- Text passage -
####################
The box included some new —or at least new to me — pieces, along with a lot of pieces I remember from the spring poetry & prose collection, like the chililico which combines chilies, licorice and orange zest, and the hawaj 55, which is a solid piece flavored with espresso and Yemeni coffee spices.
I like the variety in flying noir collections. They usually contain booze, nuts, teas, fruits, spices, and a range of couvertures and single origin chocolate. Most pieces have a layered flavor profile — they start one way and end up somewhere else, or the flavors combine for a unique and hard to describe (for me anyway) experience.
And there are often exotic/rare ingredients. Like the quaire which was made with Germain Robin Apple Brandy which the description notes is no longer made. What a loss because it made the piece smell like apples and brandy while giving it a buzzy mouthfeel and a little apple cinnamon flavor. The chocolate used was a 49% dark milk which had a nice light chocolate flavor that played under the brandy.
For the rangpur, Karen made pâte de fruit from rangpur limes, which I hadn’t heard of before. She combined the pâte de fruit with a vegan ganache in a coconut milk chocolate shell and finished it off with a single salted Kampot peppercorn inside. It was mostly citrusy chocolate tasting until a small hit of salt toward the end and a warm pepper aftertaste/feel lingered. Cool experience.
The pecananon had more usual ingredients: chocolate, pecans, and bourbon, but Karen included a couple of twists to make it special. First the bourbon was a smoked salted bourbon praslin, so the piece smelled a little smoky. Then she pulverized the pecans so the piece had the crumbly texture of a pecan sandy cookie. The piece had a subtle gianduja flavor with a 55% bittersweet chocolate; the bourbon was an aftertaste that left me with a little numbing of the tongue. Another interesting experience.
Of course my favorite experience is those 2 little red bears. flying noir should offer those as a thing unto themselves. If you know someone who likes spicy chocolate, they are a fun version with the ghost chili salt giving a little burst of salty heat before the delicious dark chocolate melts and extinguishes the heat.
####################
- Provided records -
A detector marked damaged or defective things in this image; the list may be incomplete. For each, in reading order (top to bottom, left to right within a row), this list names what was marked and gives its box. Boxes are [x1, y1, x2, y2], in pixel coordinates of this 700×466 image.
####################
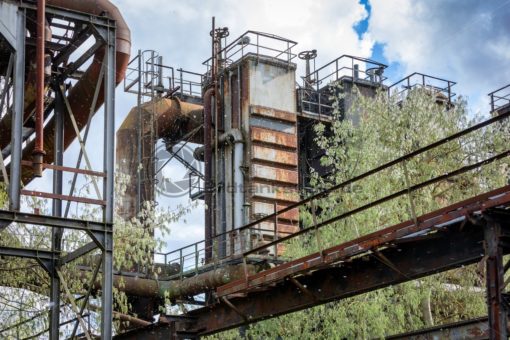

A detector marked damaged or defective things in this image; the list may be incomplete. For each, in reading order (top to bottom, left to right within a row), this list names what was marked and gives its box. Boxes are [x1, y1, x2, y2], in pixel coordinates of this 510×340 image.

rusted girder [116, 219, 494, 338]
####################
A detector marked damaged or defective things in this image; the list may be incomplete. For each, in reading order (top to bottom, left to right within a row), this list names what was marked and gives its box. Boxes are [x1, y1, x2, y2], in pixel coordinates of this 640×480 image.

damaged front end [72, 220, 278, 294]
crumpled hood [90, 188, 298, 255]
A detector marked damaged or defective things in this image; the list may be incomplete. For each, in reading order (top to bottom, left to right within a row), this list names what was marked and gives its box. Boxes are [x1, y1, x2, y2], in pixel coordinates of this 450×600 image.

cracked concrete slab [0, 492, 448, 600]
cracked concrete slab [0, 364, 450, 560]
####################
- Work instructions -
A. Recast the paragraph of the chocolate review that begins "For the rangpur" as a short bulleted list that keeps its main facts.
B. According to the chocolate review, what percentage of dark milk chocolate was used in the quaire?
Work from the chocolate review alone, not the rows.

- Task-by-task solutions -
A.
- Karen made pâte de fruit from rangpur limes.
- She paired it with a vegan ganache in a coconut milk chocolate shell.
- A single salted Kampot peppercorn was placed inside.
- The piece tasted mostly of citrusy chocolate, then gave a small hit of salt toward the end and a lingering warm pepper aftertaste.

B. 49%